Ciężki debiut na bieżni - relacja z I Mistrzostw Powiatu Lidzbarskiego w biegu na 5000m

   Po 3. Gdańsk Maratonie zostały już tylko wspomnienia - miłe wspomnienia. Dość niespodziewanie zrobiłem sobie krótką, kilkudniową przerwę od biegania. Jednak i ona dobiegła już końca. Od początku tygodnia wróciłem do normalnego rytmu treningowego. Wiedziałem co będę robił w poszczególne dni z jednym małym wyjątkiem - sobotą.
   Pierwotnie chciałem pobiec parkrun. Z tym, że pojawiła się opcja wyjazdu na Warmię do rodziców. W Lidzbarku parkowej piątki, przynajmniej na razie, nie ma. Pomyślałem więc, że może lepiej będzie zaliczyć długie wybieganie po malowniczej okolicy.
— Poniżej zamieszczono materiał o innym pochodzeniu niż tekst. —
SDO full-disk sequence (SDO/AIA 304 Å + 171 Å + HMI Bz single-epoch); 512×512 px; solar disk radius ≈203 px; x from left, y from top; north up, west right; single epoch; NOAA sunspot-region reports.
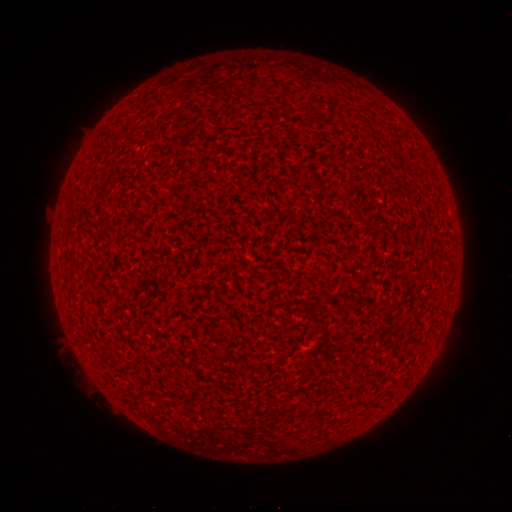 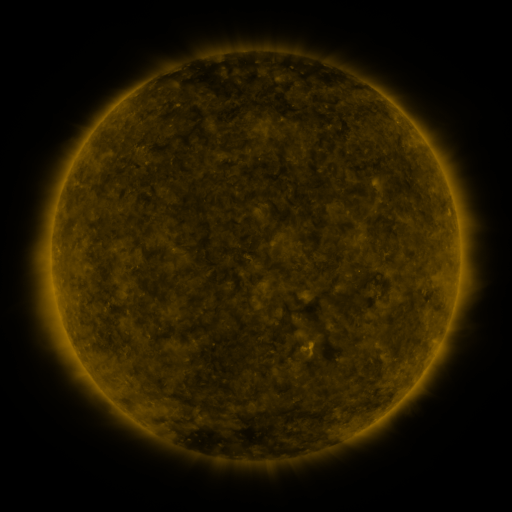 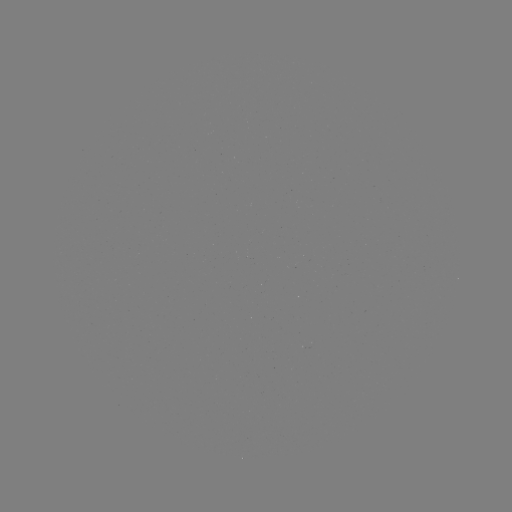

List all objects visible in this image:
(none)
I pewnie tak bym zrobił, gdyby nie rzucił mi się w oczy wpis Marka informujący od odwołanych zajęciach BBL ze względu na... I Mistrzostw Powiatu Lidzbarskiego w biegu na 5000m. Kurczę - chciałem pobiec mocną piątku i dostałem ku temu idealną okazję. Niewiele myśląc napisałem maila do OSiRu i już po chwili miałem odpowiedź, że w sobotę rano będę musiał tylko podpisać zgłoszenie. Pięknie!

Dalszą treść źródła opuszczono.